> [What needs to be done]:
Please rewrite the stretch of items from the line containing "How far off" through the line containing "5. the rock at pixel 8 289", swapping "blurred background" for "distant background" and leaving everything else unchanged.

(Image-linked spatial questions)
>>>>

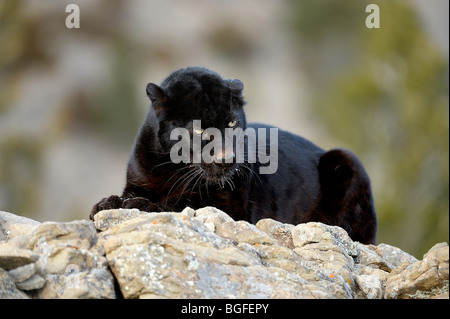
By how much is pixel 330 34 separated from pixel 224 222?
180 ft

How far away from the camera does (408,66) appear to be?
147 ft

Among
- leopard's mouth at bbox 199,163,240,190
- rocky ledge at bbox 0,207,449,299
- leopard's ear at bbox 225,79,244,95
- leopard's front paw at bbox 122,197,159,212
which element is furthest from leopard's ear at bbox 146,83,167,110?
rocky ledge at bbox 0,207,449,299

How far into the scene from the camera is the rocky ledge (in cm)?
595

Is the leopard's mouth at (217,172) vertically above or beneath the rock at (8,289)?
above

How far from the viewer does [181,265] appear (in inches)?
241

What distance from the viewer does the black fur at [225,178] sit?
28.8 ft

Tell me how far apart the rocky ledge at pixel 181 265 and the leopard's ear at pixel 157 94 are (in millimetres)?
1985

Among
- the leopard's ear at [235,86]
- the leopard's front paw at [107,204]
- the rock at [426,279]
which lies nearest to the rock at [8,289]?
the leopard's front paw at [107,204]

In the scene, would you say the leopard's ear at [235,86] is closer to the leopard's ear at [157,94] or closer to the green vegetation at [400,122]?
the leopard's ear at [157,94]

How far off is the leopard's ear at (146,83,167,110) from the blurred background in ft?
Result: 85.2

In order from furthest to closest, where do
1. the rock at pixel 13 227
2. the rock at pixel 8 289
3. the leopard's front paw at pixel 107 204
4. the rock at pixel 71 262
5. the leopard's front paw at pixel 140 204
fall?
1. the leopard's front paw at pixel 140 204
2. the leopard's front paw at pixel 107 204
3. the rock at pixel 13 227
4. the rock at pixel 71 262
5. the rock at pixel 8 289

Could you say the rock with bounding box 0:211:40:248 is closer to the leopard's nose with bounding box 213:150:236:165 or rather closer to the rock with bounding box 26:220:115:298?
the rock with bounding box 26:220:115:298

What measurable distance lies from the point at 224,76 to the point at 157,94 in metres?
37.8

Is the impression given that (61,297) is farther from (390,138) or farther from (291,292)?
(390,138)
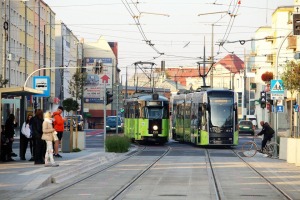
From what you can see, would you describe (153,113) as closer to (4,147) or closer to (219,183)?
(4,147)

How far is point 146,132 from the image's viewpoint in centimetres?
Result: 5397

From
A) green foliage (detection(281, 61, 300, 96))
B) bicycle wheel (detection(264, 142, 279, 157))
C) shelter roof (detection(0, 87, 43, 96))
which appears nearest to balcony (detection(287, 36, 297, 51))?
green foliage (detection(281, 61, 300, 96))

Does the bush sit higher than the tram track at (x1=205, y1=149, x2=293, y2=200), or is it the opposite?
the bush

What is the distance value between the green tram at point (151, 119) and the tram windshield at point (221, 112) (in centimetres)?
656

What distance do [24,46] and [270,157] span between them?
5441 cm

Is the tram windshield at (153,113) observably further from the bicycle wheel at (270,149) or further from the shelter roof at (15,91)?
the shelter roof at (15,91)

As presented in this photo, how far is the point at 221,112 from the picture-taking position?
48188 millimetres

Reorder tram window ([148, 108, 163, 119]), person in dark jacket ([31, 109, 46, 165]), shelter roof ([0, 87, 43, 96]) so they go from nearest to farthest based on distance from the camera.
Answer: shelter roof ([0, 87, 43, 96]), person in dark jacket ([31, 109, 46, 165]), tram window ([148, 108, 163, 119])

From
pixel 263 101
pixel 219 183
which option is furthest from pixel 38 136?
pixel 263 101

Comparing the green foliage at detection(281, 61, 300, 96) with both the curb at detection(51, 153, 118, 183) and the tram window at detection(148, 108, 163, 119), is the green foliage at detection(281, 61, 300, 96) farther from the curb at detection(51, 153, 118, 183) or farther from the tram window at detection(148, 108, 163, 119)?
the curb at detection(51, 153, 118, 183)

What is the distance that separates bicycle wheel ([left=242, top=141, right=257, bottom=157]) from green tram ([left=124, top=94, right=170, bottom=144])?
1140cm

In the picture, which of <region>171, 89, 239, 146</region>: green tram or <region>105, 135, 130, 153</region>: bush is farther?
<region>171, 89, 239, 146</region>: green tram

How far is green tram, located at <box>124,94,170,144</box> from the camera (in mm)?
54000

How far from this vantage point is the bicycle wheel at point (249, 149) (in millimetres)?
41062
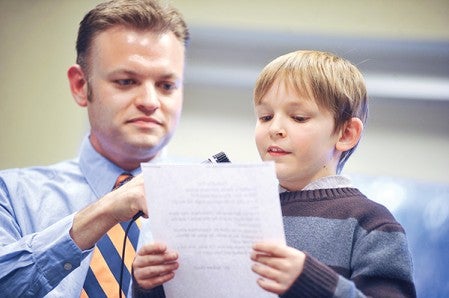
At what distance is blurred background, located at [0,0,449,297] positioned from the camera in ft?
6.40

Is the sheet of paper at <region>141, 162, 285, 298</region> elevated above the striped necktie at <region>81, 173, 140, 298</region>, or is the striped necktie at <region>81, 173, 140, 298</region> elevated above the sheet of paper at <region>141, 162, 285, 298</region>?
the sheet of paper at <region>141, 162, 285, 298</region>

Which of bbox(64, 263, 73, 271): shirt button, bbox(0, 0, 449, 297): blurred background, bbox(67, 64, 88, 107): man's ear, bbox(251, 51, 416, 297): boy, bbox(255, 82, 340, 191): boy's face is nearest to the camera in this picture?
bbox(251, 51, 416, 297): boy

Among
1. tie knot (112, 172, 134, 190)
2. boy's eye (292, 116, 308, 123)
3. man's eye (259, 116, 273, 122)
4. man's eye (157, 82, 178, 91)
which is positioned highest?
boy's eye (292, 116, 308, 123)

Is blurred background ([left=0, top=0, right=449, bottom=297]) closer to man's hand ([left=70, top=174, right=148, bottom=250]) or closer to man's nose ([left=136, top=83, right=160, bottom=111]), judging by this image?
man's nose ([left=136, top=83, right=160, bottom=111])

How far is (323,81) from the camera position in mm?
1052

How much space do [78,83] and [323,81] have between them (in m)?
0.88

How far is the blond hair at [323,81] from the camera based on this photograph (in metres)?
1.05

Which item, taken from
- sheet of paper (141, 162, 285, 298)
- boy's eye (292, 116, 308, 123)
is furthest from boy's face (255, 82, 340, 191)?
sheet of paper (141, 162, 285, 298)

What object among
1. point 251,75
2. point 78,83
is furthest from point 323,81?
point 251,75

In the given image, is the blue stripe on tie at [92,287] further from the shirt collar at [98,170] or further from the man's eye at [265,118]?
the man's eye at [265,118]

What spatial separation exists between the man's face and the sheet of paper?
2.04 feet

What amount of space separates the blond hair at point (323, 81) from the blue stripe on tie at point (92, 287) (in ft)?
2.06

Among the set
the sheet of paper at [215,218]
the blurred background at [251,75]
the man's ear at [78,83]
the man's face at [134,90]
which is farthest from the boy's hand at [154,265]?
the blurred background at [251,75]

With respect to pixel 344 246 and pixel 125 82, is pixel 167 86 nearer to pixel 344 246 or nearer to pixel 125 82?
pixel 125 82
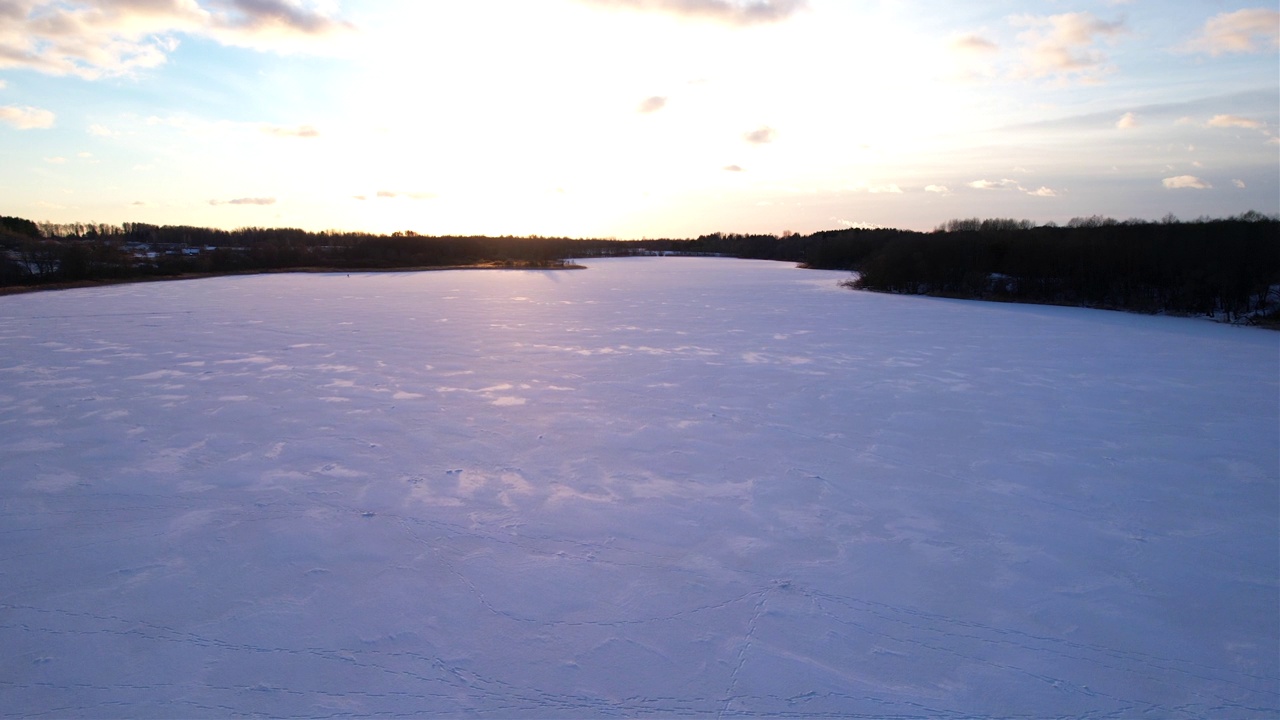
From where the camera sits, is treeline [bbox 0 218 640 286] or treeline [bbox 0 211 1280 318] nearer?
treeline [bbox 0 211 1280 318]

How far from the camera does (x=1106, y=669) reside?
2527mm

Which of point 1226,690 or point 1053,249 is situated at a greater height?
point 1053,249

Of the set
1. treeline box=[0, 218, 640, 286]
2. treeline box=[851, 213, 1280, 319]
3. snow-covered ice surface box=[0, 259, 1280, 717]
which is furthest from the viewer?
treeline box=[0, 218, 640, 286]

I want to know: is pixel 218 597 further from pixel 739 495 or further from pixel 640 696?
pixel 739 495

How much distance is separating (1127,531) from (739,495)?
6.87 feet

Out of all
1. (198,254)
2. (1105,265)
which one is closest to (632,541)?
(1105,265)

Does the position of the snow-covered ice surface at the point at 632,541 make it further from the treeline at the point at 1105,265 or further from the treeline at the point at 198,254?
the treeline at the point at 198,254

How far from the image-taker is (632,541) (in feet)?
11.5

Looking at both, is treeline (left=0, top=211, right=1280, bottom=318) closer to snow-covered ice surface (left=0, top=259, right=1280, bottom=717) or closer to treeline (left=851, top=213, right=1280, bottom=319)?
treeline (left=851, top=213, right=1280, bottom=319)

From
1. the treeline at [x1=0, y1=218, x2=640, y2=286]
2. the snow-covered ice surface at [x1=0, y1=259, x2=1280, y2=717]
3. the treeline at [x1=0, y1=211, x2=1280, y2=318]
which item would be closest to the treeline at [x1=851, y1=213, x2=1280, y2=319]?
the treeline at [x1=0, y1=211, x2=1280, y2=318]

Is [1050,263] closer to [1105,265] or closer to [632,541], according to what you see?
[1105,265]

<<<<

> [Output below]:
How far off is the leopard's ear at (146,83,167,110) from the distant background in ft?
Result: 85.2

In order from furthest to closest, where do
1. the rock at pixel 13 227
2. the rock at pixel 8 289
3. the leopard's front paw at pixel 107 204
4. the rock at pixel 71 262
5. the leopard's front paw at pixel 140 204
fall?
1. the leopard's front paw at pixel 140 204
2. the leopard's front paw at pixel 107 204
3. the rock at pixel 13 227
4. the rock at pixel 71 262
5. the rock at pixel 8 289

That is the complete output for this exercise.